[The data]

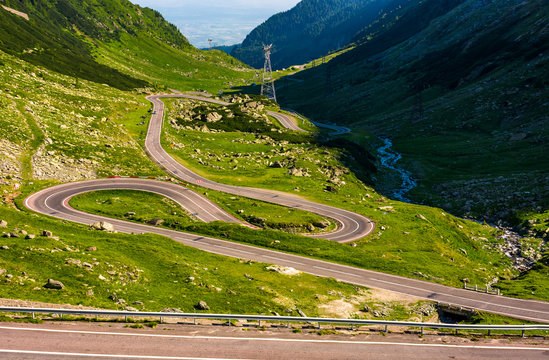 Transfagarasan road in Romanian mountains. winding serpentine among the grassy hills on a sunny morning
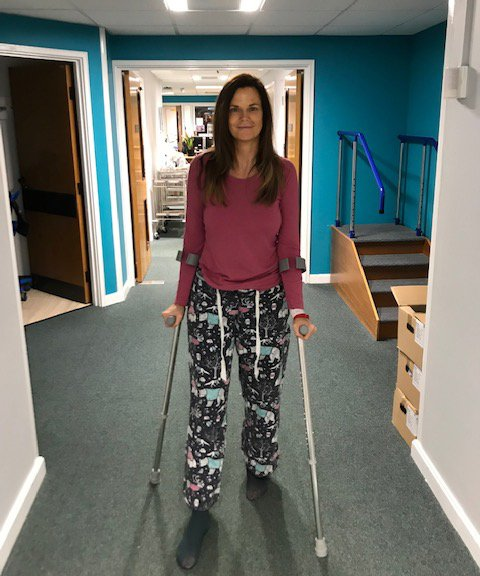 Carolyne on crutches, in hospital recovering from her hip operation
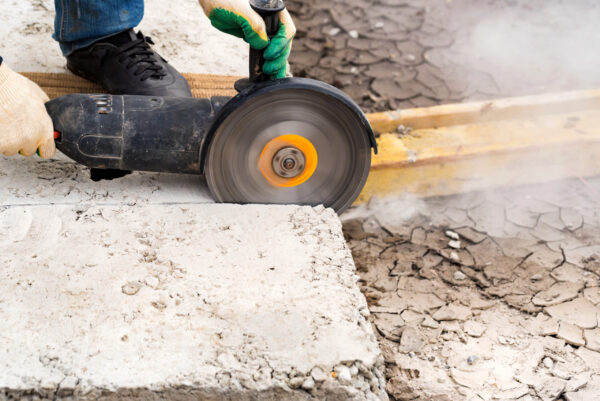 Construction worker cutting concrete with large abrasive wheel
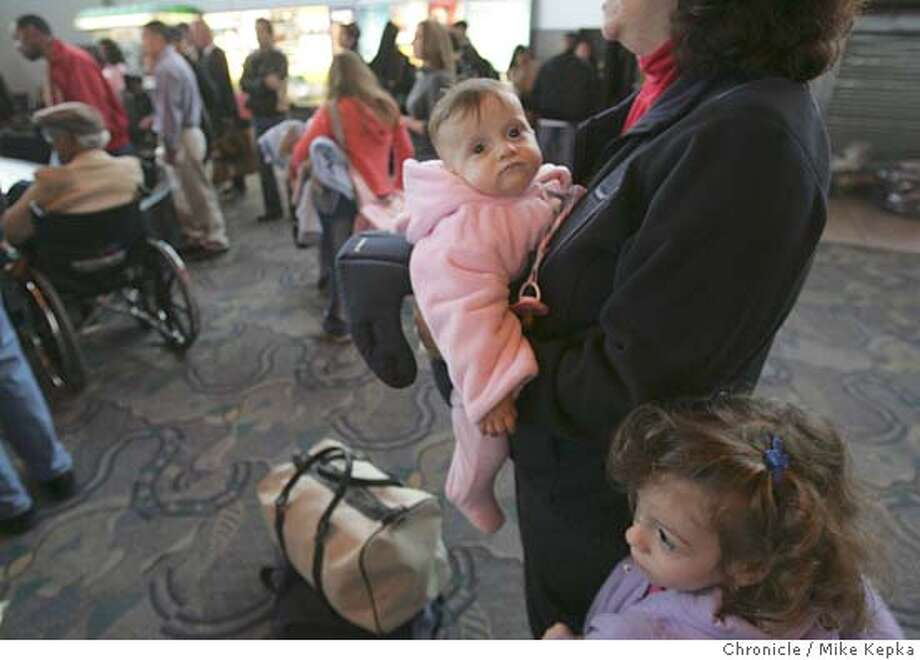 airport23017seqn}_mk.JPG Holding her kids Evangeline Asprogerakas, 9 months and Elianna Asprogerakas. 3. Sophie Asprogerakas waits for her parents' luggage to arrive form Kansas City.  Oakland International Airport seems to be busier than ever with holiday travel despite a new security ease on scissors and tools. Oakland on 12/22/05. Mike Kepka / The Chronicle MANDATORY CREDIT FOR PHOTOG AND SF CHRONICLE/ -MAGS OUT Photo: Mike Kepka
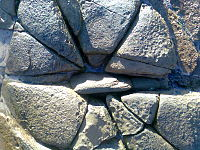 Cracks in rock resulting from stress.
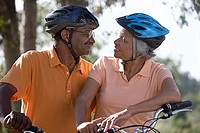 Active senior couple wearing cycling helmets and polo shirts, sitting on bicycles in park, face to face, smiling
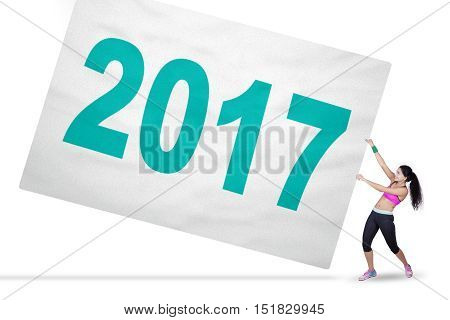 Concept of Happy New Year 2017. Healthy woman wearing sportswear and pulling a big banner with number 2017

[/The data]

• _Problem statement_:
The records above need to be copied exactly, though not their pictures.

• _Reply_:
 Transfagarasan road in Romanian mountains. winding serpentine among the grassy hills on a sunny morning
 Carolyne on crutches, in hospital recovering from her hip operation
 Construction worker cutting concrete with large abrasive wheel
 airport23017seqn}_mk.JPG Holding her kids Evangeline Asprogerakas, 9 months and Elianna Asprogerakas. 3. Sophie Asprogerakas waits for her parents' luggage to arrive form Kansas City.  Oakland International Airport seems to be busier than ever with holiday travel despite a new security ease on scissors and tools. Oakland on 12/22/05. Mike Kepka / The Chronicle MANDATORY CREDIT FOR PHOTOG AND SF CHRONICLE/ -MAGS OUT Photo: Mike Kepka
 Cracks in rock resulting from stress.
 Active senior couple wearing cycling helmets and polo shirts, sitting on bicycles in park, face to face, smiling
 Concept of Happy New Year 2017. Healthy woman wearing sportswear and pulling a big banner with number 2017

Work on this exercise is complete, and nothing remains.